Tic-Tac was 9 or 10 months old and he died Friday March 20,2009.He was so sweet. He would always just sit with us and hang out. He loved to lay with us and nuzzle up and go to sleep. I have never met a sweeter Beardie and we will miss him so much.
I feel like I will never get over this loss. I tried so hard to make him better. The week before he was lively as ever and so happy. Then last Thursday he started having seizures. By 3 Friday afternoon he had 6 seizures that I had seen while I was home. It was so painful and ahrd to watch theses and do what I could to comfort him through each one. I remember the last time he looked at me. He looked so scared and lost and sad. I just feel so horrible that I couldnt make them stop and make him better. I love him so much.
Thank you for being concerned. I just feel so guilty because he had a seizure and the next day he had at least 5 while I was home just by 3 in the afternoon so I took him to the vet and they told me what was wrong and I had to euthanize him. I feel very guilty.
It is very hard. Pretty much all me and my husband do is spend time with all of our lizards and tortoises. But the Bearded dragons are my babies nd this has just ben horrible. Sorry for your loss. I know how hard it can be to go through.

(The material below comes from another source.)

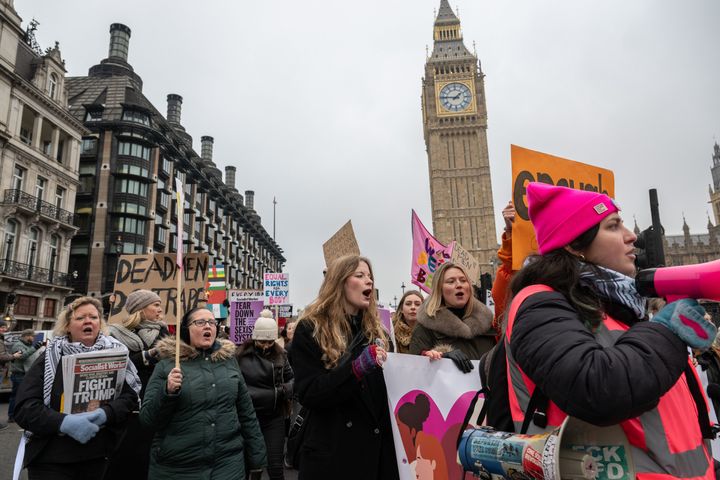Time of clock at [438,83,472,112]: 1:46
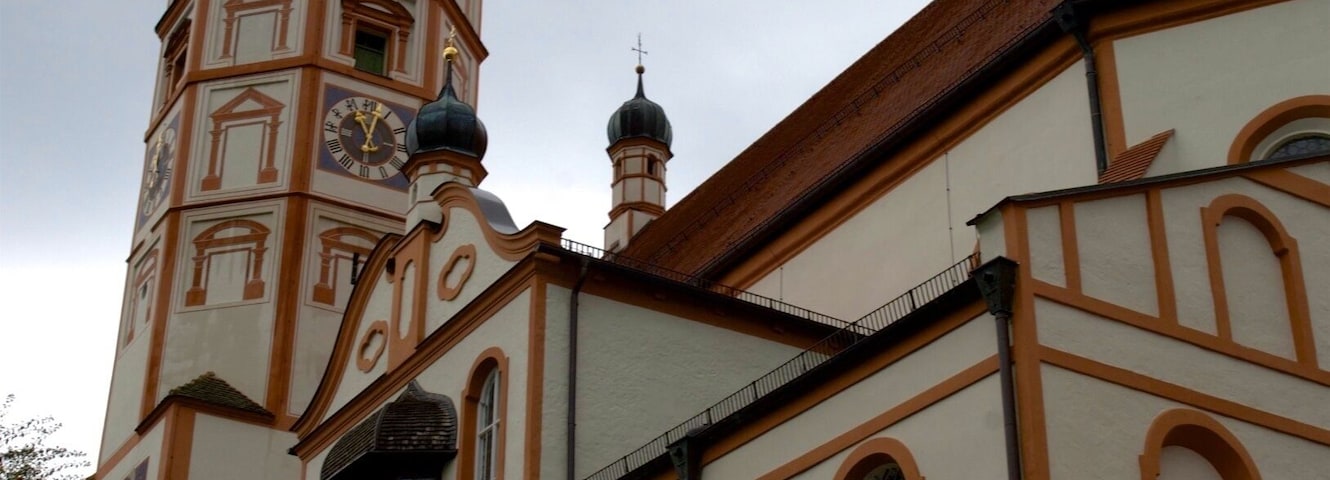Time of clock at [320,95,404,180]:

I am so sorry for your loss. But do not feel guilty, do not. It sounds like It happened so fast and you did all that you could. You saved him and you loved him thats what's most important. I don't know if you are religious, but I think God chose you to help him and comfort him through his seizures and make his short life as happy and comfortable as possible. It doesn't seem fair, but it would be more unfair if he went through it alone. You were there for him, and I'm sure he is so thankful, so remember the wonderful memories, and don't let guilt overshadow them. Again, I'm sorry for your loss. It sounds like you have so much love for all your pets.